Ya-Bon was a sort of colossus, the color of gleaming coal, with a woolly head and a few curly hairs on his chin, with an empty sleeve fastened to his left shoulder and two medals pinned to his jacket. Ya-Bon had had one cheek, one side of his jaw, half his mouth and the whole of his palate smashed by a splinter of shell. The other half of that mouth was split to the ear in a laugh which never seemed to cease and which was all the more surprising because the wounded portion of the face, patched up as best it could be and covered with a grafted skin, remained impassive.

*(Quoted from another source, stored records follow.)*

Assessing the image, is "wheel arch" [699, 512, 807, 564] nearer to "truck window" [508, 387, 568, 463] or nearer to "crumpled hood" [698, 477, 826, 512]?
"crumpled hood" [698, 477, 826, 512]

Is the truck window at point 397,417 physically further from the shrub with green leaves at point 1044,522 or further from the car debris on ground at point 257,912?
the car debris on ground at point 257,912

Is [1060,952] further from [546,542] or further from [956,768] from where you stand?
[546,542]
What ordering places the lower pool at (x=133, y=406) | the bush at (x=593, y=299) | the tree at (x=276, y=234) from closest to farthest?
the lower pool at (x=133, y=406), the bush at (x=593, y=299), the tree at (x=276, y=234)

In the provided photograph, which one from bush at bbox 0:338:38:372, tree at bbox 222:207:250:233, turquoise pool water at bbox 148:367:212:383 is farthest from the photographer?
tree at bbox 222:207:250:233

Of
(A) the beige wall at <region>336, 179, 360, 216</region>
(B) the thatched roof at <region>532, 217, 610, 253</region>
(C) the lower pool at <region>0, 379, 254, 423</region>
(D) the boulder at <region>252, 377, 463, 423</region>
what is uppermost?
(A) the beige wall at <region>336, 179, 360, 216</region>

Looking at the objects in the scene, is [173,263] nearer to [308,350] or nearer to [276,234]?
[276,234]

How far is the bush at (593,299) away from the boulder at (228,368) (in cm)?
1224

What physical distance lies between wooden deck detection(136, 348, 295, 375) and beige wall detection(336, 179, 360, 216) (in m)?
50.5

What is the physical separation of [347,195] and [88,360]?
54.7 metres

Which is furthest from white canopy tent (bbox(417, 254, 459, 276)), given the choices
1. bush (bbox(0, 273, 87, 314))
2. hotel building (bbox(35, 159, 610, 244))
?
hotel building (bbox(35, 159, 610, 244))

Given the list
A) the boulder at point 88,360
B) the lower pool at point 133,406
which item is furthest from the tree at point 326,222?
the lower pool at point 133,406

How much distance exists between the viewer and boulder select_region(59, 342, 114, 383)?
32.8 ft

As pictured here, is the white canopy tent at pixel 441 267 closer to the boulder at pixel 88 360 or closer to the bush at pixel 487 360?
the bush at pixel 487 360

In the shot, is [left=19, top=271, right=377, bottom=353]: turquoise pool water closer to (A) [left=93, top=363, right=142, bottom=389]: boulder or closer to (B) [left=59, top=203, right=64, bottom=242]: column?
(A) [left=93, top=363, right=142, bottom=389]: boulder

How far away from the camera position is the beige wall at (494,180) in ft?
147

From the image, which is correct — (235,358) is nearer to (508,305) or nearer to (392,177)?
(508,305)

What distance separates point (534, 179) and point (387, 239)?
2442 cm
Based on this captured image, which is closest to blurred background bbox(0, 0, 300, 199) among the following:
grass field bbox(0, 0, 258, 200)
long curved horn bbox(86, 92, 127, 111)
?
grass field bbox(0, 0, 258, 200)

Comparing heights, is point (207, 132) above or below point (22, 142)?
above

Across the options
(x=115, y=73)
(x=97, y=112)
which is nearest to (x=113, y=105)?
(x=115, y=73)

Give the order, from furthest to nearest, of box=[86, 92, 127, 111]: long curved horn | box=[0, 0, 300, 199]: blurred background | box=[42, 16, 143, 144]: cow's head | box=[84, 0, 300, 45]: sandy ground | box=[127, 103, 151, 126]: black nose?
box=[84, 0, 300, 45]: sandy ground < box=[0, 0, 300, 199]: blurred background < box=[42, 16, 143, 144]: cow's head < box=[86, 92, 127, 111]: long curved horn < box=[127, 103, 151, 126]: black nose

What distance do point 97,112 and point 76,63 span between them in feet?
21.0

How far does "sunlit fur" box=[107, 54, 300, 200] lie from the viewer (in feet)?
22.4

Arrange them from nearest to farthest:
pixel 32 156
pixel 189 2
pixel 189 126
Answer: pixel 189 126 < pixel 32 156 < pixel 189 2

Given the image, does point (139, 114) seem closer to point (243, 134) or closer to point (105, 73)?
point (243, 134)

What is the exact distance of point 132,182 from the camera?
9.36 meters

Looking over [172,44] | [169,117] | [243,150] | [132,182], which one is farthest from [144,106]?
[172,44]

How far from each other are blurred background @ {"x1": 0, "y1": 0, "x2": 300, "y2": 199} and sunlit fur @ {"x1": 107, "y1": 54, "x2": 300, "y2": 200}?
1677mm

Moreover, Ya-Bon had lost his power of speech. The most that he could do was to emit a sequence of indistinct grunts in which his nickname of Ya-Bon was everlastingly repeated.

He uttered it once more with a satisfied air, glancing by turns at his master and his victim, like a good sporting-dog standing over the bird which he has retrieved.

“Good,” said the officer. “But, next time, go to work more gently.”

He bent over the man, felt his heart and, on seeing that he had only fainted, asked the nurse:

“Do you know him?”

“No,” she said.

“Are you sure? Have you never seen that head anywhere?”

It was a very big head, with black hair, plastered down with grease, and a thick beard. The man’s clothes, which were of dark-blue serge and well-cut, showed him to be in easy circumstances.